* **Written instruction**
Reproduce the data below verbatim, with every line in its original order.

— start of Exercise data —

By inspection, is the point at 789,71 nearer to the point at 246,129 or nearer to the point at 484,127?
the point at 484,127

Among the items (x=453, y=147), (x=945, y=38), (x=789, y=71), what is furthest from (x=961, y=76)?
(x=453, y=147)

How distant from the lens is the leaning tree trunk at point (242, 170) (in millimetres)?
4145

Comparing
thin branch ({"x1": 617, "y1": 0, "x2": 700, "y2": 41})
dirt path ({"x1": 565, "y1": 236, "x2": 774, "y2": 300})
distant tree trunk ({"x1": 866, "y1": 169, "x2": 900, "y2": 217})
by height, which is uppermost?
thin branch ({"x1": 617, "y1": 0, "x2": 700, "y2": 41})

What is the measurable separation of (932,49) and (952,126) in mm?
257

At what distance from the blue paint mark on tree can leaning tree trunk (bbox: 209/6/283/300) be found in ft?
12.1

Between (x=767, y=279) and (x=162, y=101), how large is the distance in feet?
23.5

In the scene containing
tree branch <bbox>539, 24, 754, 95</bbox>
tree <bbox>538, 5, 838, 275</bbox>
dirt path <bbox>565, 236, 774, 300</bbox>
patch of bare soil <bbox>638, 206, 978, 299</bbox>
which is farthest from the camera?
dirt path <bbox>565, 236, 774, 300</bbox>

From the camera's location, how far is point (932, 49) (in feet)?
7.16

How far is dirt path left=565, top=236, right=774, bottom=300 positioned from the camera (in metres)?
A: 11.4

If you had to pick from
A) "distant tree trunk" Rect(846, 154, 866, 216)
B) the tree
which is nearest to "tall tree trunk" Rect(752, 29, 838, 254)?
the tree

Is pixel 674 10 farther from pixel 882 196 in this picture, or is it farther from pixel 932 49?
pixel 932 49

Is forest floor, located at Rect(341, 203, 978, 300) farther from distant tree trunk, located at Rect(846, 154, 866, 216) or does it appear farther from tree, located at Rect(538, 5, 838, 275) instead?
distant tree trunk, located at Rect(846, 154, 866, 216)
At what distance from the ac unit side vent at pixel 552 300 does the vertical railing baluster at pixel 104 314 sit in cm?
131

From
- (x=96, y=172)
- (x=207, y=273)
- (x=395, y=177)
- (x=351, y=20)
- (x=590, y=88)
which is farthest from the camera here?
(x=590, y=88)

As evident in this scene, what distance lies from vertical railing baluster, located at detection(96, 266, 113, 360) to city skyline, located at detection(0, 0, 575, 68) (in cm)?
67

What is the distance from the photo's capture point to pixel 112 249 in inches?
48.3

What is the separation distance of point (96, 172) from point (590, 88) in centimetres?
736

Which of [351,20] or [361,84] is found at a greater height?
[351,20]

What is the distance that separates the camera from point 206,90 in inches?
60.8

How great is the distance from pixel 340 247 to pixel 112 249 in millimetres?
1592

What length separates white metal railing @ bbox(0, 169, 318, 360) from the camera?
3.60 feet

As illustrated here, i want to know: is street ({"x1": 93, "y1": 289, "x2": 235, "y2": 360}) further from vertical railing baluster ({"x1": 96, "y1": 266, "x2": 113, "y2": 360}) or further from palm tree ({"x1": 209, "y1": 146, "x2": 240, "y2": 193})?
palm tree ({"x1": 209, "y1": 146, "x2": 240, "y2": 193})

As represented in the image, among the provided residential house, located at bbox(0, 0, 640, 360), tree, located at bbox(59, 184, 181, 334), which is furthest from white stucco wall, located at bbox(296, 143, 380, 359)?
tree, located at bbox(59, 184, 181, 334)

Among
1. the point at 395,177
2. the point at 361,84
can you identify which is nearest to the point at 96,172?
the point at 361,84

— end of Exercise data —

* **Solution to the problem**
By inspection, is the point at 789,71 nearer to the point at 246,129 or nearer to the point at 484,127?
the point at 484,127

Among the items (x=453, y=147), (x=945, y=38), (x=789, y=71), what is furthest from (x=961, y=76)?
(x=453, y=147)

How distant from the lens is the leaning tree trunk at point (242, 170) (in millimetres)?
4145

Comparing
thin branch ({"x1": 617, "y1": 0, "x2": 700, "y2": 41})
dirt path ({"x1": 565, "y1": 236, "x2": 774, "y2": 300})
distant tree trunk ({"x1": 866, "y1": 169, "x2": 900, "y2": 217})
by height, which is uppermost?
thin branch ({"x1": 617, "y1": 0, "x2": 700, "y2": 41})

What is the measurable separation of (932,49) and (952,126) in mm?
257

At what distance from the blue paint mark on tree can leaning tree trunk (bbox: 209/6/283/300) be found in ft?
12.1

Between (x=767, y=279) and (x=162, y=101), how large is the distance in feet?
23.5

In the scene containing
tree branch <bbox>539, 24, 754, 95</bbox>
tree <bbox>538, 5, 838, 275</bbox>
dirt path <bbox>565, 236, 774, 300</bbox>
patch of bare soil <bbox>638, 206, 978, 299</bbox>
which is farthest from the camera?
dirt path <bbox>565, 236, 774, 300</bbox>

From the camera's location, how far is point (932, 49) (in feet)?
7.16

How far is dirt path left=565, top=236, right=774, bottom=300 positioned from the camera (in metres)?
A: 11.4

If you had to pick from
A) "distant tree trunk" Rect(846, 154, 866, 216)
B) the tree
which is nearest to "tall tree trunk" Rect(752, 29, 838, 254)?
the tree

Is pixel 674 10 farther from pixel 882 196 in this picture, or is it farther from pixel 932 49?
pixel 932 49

Is forest floor, located at Rect(341, 203, 978, 300) farther from distant tree trunk, located at Rect(846, 154, 866, 216) or does it appear farther from tree, located at Rect(538, 5, 838, 275) instead?
distant tree trunk, located at Rect(846, 154, 866, 216)
At what distance from the ac unit side vent at pixel 552 300 does the vertical railing baluster at pixel 104 314 sit in cm?
131

From
- (x=96, y=172)
- (x=207, y=273)
- (x=395, y=177)
- (x=351, y=20)
- (x=590, y=88)
which is farthest from the camera here?
(x=590, y=88)

As evident in this scene, what distance lies from vertical railing baluster, located at detection(96, 266, 113, 360) to city skyline, located at detection(0, 0, 575, 68) (in cm)?
67

What is the distance from the photo's capture point to pixel 112 249 in inches?
48.3

What is the separation distance of point (96, 172) from point (590, 88) in centimetres?
736

Which of [351,20] or [361,84] is found at a greater height?
[351,20]

What is the distance that separates the camera from point 206,90 in inches?
60.8

How great is the distance from pixel 340 247 to pixel 112 249 in millimetres?
1592

What length separates white metal railing @ bbox(0, 169, 318, 360) from the camera?
3.60 feet

As illustrated here, i want to know: is street ({"x1": 93, "y1": 289, "x2": 235, "y2": 360}) further from vertical railing baluster ({"x1": 96, "y1": 266, "x2": 113, "y2": 360}) or further from palm tree ({"x1": 209, "y1": 146, "x2": 240, "y2": 193})?
palm tree ({"x1": 209, "y1": 146, "x2": 240, "y2": 193})

As represented in the image, among the provided residential house, located at bbox(0, 0, 640, 360), tree, located at bbox(59, 184, 181, 334), which is furthest from white stucco wall, located at bbox(296, 143, 380, 359)?
tree, located at bbox(59, 184, 181, 334)

Among
1. the point at 395,177
2. the point at 361,84
can you identify which is nearest to the point at 96,172?
the point at 361,84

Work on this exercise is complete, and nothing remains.